The DRPA is a “public corporate instrumentality of the Commonwealth of Pennsylvania and the State of New Jersey.” N.J. Stat. Ann. § 32:3-2; Pa. Stat. Ann. tit. 36 § 3503. But it is not an “arm” of either state. Peters v. DRPA, 16 F.3d 1346, 1352 (3d Cir.1994). Nor is it vested with attributes of state sovereignty. Id at 1351-52. The DRPA’s powers and duties are framed entirely by the Compact. DRPA II at 571. The Compact allows either state’s legislature to grant the DRPA additional powers or impose on it additional duties by passing legislation that is “concurred in by the legislation of the other [state].” N.J. Stat. Ann. § 32:3-5; Pa. Stat. Ann. tit. 36 § 3503.
Article IV(e) of the Compact provides the DRPA Commissioners the right to “appoint, hire or employ ... agents and employees, as it may require for the performance of its duties, by contract or otherwise, and fix and determine their qualifications, duties and compensation.” N.J. Stat. Ann. § 32:3-5; Pa.Stat.Ann.' tit. 36, § 3503. The DRPA Compact itself does not expressly grant DRPA employees collective bargaining rights. DRPA II at 571-72. Nor does the Compact impose a duty on the DRPA’s management to bargain collectively with unions. Id.
C. Parties’ Arguments
The crux of this case is a legal dispute regarding how the DRPA compact should be interpreted.

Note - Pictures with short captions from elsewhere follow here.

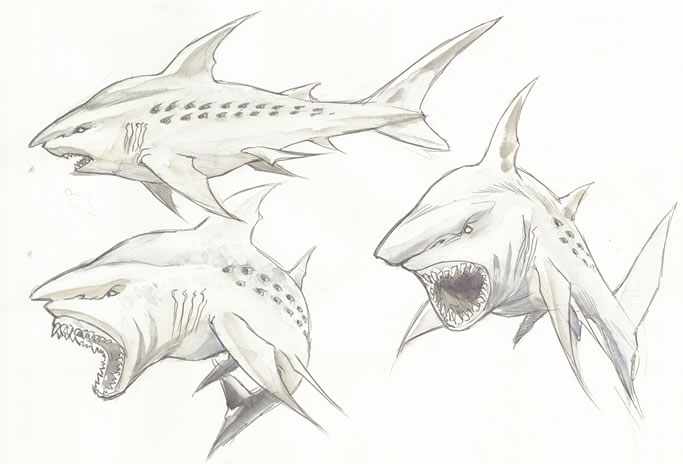 Pin Megalodon Coloring Pages On Pinterest Megalodon Shark Coloring Pages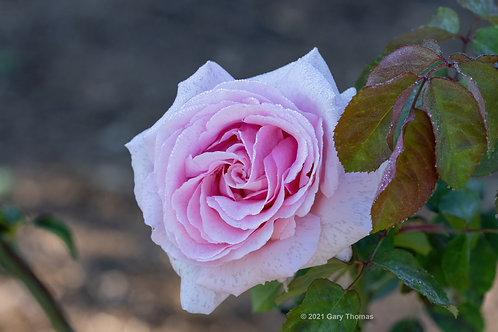 Rose (52-300)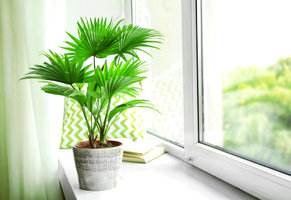 Pěstování pokojové palmy zvládne i úplný začátečník! Jak na to?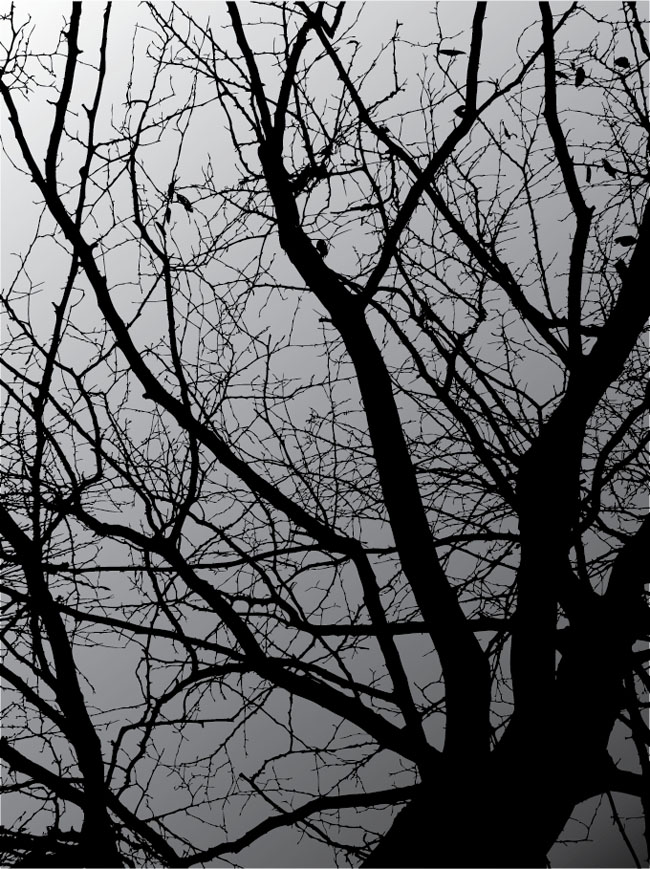 Dark-Tree-Vector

Defendant DRPA argues that the DRPA need not participate in interest arbitration because the DRPA compact does not contain express language ordering it to do so. DRPA argues that the DRPA compact should be interpreted according to the express intent test, which holds that a bi-state entity is only subject to those laws which the creating states expressly discussed in the compact. As support for this argument, DRPA cites Int’l Union of Operating Engineers, Local 542 v. Delaware River Joint Toll Bridge Comm’n, 311 F.3d 273 (3d Cir.2002) (“Local 542”), in which the Third Circuit held that “[o]ur first and last order of business is interpreting the compact; we may not read into it language or intent that is simply not there.” Id. at 280. The Third Circuit explained:
Principles of statutory interpretation also require us to strictly construe surrenders of sovereignty____ [A] party wishing to make a claim of right or entitlement against a state must prove that the state has expressly relinquished that measure of sovereignty in terms too plain to be mistaken.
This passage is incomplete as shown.